INSTRUCTIONS FOR THE TASK:
Using the summary of the month's most-read articles, decide whether each statement below agrees with it, and answer yes or no with the deciding words of the text quoted exactly: (a) the Xie et al study held the top position for a second month in a row; (b) the article at number four by Booker et al is a quantitative meta-analysis; (c) the review at number six found caesarean sections less likely among privately insured women.

SELECTED EXTRACT:
**********

August sees eight new entries in the top 10 most read articles. Maintaining the top position for the second consecutive month is longitudinal cohort study by Xie et al, which examines the association between Proton Pump Inhibitors and the risk of all-cause mortality.
At number two is a new entry from Vreman et al, who use a microsimulation model to assess the health and economic benefits of reducing sugar intake in the USA. This is followed by an ecological analysis by Diniz et al, looking at the factors associated with breast cancer mortality in São Paulo, Brazil between 2006 and 2012.
Booker at al reach number four this month with a qualitative systematic review that investigates the motivation for and experience of seeking emergency ambulance treatment for primary care conditions. The findings suggest that complex socioemotional factors and physical symptoms are involved in the decision making process, which can be influenced by caregivers.
At number six is a systematic review and meta-analysis exploring the association between private medical insurance and the odds of caesarean section. The authors found that caesarean sections were more likely to be performed in women who were privately insured, compared to those who were not. The authors call for a review of payment and reimbursement schemes to determine influencing factors.

**********

THE DATA:
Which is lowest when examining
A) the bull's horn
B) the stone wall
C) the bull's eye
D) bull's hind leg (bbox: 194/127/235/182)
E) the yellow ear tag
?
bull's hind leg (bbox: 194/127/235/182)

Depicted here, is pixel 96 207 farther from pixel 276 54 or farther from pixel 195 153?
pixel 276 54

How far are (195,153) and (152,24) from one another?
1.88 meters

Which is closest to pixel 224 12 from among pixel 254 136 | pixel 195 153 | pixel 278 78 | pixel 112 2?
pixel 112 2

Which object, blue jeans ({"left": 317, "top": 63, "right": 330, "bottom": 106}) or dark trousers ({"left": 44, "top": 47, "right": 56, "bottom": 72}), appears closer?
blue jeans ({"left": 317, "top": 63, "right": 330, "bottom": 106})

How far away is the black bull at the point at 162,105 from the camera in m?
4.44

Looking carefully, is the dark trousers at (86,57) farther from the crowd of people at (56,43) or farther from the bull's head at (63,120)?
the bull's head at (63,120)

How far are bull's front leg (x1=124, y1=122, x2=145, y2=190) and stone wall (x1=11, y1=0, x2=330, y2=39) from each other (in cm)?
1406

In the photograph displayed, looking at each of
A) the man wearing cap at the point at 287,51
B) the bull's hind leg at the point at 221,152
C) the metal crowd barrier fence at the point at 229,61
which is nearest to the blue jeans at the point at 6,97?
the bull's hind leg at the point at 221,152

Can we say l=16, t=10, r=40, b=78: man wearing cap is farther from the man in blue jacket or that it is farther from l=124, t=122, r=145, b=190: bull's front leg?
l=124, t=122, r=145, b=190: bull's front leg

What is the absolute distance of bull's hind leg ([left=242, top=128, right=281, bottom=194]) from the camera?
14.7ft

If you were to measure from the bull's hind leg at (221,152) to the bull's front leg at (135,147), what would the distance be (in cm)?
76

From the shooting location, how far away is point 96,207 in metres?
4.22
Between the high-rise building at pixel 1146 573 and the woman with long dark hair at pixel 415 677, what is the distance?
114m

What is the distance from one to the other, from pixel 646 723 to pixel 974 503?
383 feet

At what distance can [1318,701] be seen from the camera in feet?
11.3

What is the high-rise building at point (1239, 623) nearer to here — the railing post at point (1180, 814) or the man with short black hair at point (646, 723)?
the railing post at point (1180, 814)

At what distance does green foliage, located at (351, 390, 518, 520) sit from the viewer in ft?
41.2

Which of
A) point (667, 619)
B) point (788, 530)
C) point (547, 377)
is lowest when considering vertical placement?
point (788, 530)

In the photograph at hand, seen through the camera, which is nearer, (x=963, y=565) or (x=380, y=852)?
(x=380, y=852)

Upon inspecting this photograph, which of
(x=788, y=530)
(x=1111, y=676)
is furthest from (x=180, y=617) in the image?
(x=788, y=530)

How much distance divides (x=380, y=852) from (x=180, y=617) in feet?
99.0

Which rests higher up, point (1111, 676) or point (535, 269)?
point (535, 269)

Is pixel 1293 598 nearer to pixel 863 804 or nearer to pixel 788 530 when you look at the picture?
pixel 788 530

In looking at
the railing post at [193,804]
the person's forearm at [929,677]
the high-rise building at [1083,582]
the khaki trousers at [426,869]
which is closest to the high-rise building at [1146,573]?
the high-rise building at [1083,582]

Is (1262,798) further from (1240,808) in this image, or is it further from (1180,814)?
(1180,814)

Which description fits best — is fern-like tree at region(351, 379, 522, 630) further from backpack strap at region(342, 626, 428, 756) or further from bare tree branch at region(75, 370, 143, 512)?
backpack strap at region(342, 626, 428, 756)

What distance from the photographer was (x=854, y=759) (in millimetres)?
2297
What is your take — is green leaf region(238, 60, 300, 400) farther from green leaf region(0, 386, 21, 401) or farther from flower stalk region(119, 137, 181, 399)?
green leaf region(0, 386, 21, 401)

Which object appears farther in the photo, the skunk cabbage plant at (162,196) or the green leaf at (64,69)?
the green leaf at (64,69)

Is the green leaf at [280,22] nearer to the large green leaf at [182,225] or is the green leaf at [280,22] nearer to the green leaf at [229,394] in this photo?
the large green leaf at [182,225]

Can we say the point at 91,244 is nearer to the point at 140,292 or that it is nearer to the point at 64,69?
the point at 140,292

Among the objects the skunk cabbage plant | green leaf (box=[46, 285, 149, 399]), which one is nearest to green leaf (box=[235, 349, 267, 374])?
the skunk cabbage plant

**********

PROBLEM SOLUTION:
(a) Yes: "Maintaining the top position for the second consecutive month is longitudinal cohort study by Xie et al"
(b) No: "a qualitative systematic review"
(c) No: "caesarean sections were more likely to be performed in women who were privately insured"